3.8 KiB
summary, read_when, title
| summary | read_when | title | ||
|---|---|---|---|---|
| Surface adapter plan for browser, native, walkie-talkie, telephony, and meeting Talk refactor work |
|
Talk surface mapping |
Talk Surface Mapping
This maps product surfaces into Talk refactor plan primitives.
Browser
WebRTC:
- call
talk.client.create - open provider media connection in browser
- forward provider tool calls through
talk.client.toolCall - receive provider audio through provider media/data channel
Provider WebSocket:
- call
talk.client.create - connect using constrained provider result
- keep provider-specific framing in the browser adapter
- forward tool calls through
talk.client.toolCall
Gateway relay:
- call
talk.session.create - send PCM frames with
talk.session.appendAudio - listen only to
talk.event - submit tool results with
talk.session.submitToolResult - barge-in with
talk.session.cancelOutput - close with
talk.session.close
Native And Nodes
Native apps map local audio lifecycle into Talk primitives.
Native realtime:
- use
talk.client.createwhen the app owns provider media - use
talk.session.createwhen Gateway owns provider relay
Native STT/TTS:
- use
talk.session.create({ mode: "stt-tts", transport: "managed-room" }) - keep local STT and local TTS behind native adapters
- drive success path from Talk events
- keep history polling only as a degraded fallback if explicitly tested
Native push-to-talk:
- press maps to
talk.session.startTurn - release maps to
talk.session.endTurn - cancel maps to
talk.session.cancelTurn - node capture commands emit capture events
- failed start cleans capture state
- opening voice UI never mutates global Talk config
Trusted node command adapters may remain:
talk.ptt.start;
talk.ptt.stop;
talk.ptt.cancel;
talk.ptt.once;
Walkie-Talkie
Walkie-talkie is managed-room Talk:
await gateway.request("talk.session.create", {
mode: "stt-tts",
transport: "managed-room",
brain: "agent-consult",
sessionKey,
});
Then:
- client joins with
talk.session.join - press calls
talk.session.startTurn - release calls
talk.session.endTurn - cancel calls
talk.session.cancelTurn - assistant speech emits
output.text.*andoutput.audio.* - replacement emits
session.replacedto old owner - close calls
talk.session.close
Room state includes canonical session id, route/channel target, caller identity, mode, transport, brain, provider, model, voice, locale, expiry, token hash, active client id, active turn id, and replacement state.

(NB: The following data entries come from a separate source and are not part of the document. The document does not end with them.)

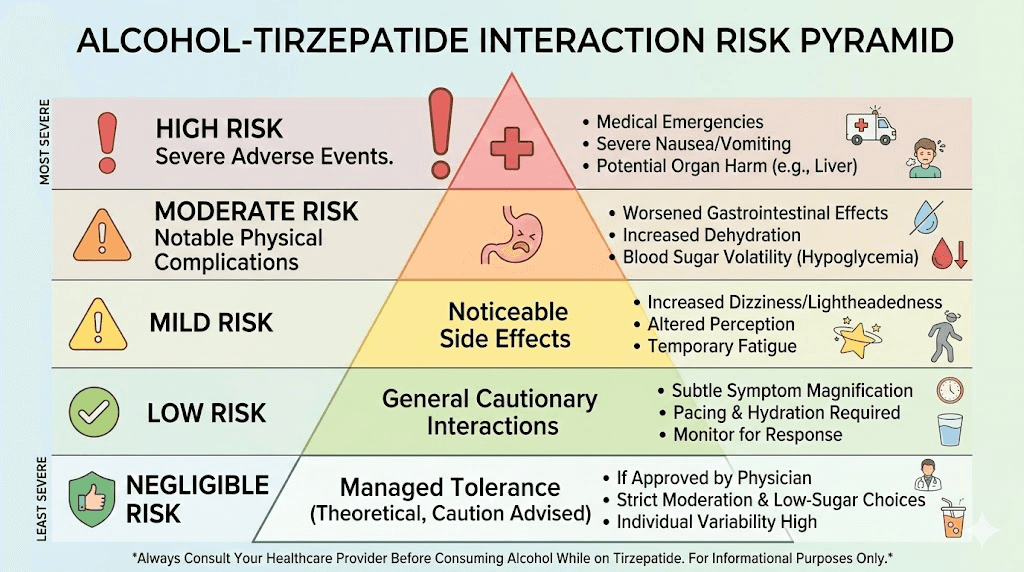 ALCOHOL-TIRZEPATIDE INTERACTION RISK PYRAMID

MOST SEVERE

HIGH RISK
Severe Adverse Events.

• Medical Emergencies
• Severe Nausea/Vomiting
• Potential Organ Harm (e.g., Liver)

MODERATE RISK
Notable Physical Complications

• Worsened Gastrointestinal Effects
• Increased Dehydration
• Blood Sugar Volatility (Hypoglycemia)

MILD RISK

Noticeable Side Effects

• Increased Dizziness/Lightheadedness
• Altered Perception
• Temporary Fatigue

LOW RISK

General Cautionary Interactions

• Subtle Symptom Magnification
• Pacing & Hydration Required
• Monitor for Response

LEAST SEVERE

NEGLIGIBLE RISK

Managed Tolerance
(Theoretical, Caution Advised)

• If Approved by Physician
• Strict Moderation & Low-Sugar Choices
• Individual Variability High

*Always Consult Your Healthcare Provider Before Consuming Alcohol While on Tirzepatide. For Informational Purposes Only.*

Two simultaneous rooms must not share turn ids, transcripts, audio output, or cancellation tokens.
Telephony
Voice Call becomes a telephony adapter over Talk semantics.
Keep telephony-owned: Twilio/Plivo WebSocket contracts, stream ids, call ids, G.711 u-law, marks, clear events, backpressure, phone call lifecycle, and inbound speech detection quirks.
Move shared behavior to Talk: event envelope, turn ids, cancellation, agent consult abort, tool policy, usage and latency metrics, and output state.
Telephony should emit talk.event for observability, even if phone media
remains plugin-owned.
Meetings
Google Meet and future meeting integrations become meeting adapters over Talk semantics.
Keep meeting-owned: meeting join/leave, participant identity, room permissions, echo suppression, transcript context, and meeting-specific mute/deafen behavior.
Move shared behavior to Talk: turn lifecycle, transcript events, assistant output events, tool policy, cancellation, and metrics.
Meeting adapters may run transcription, stt-tts, or realtime depending on
provider support.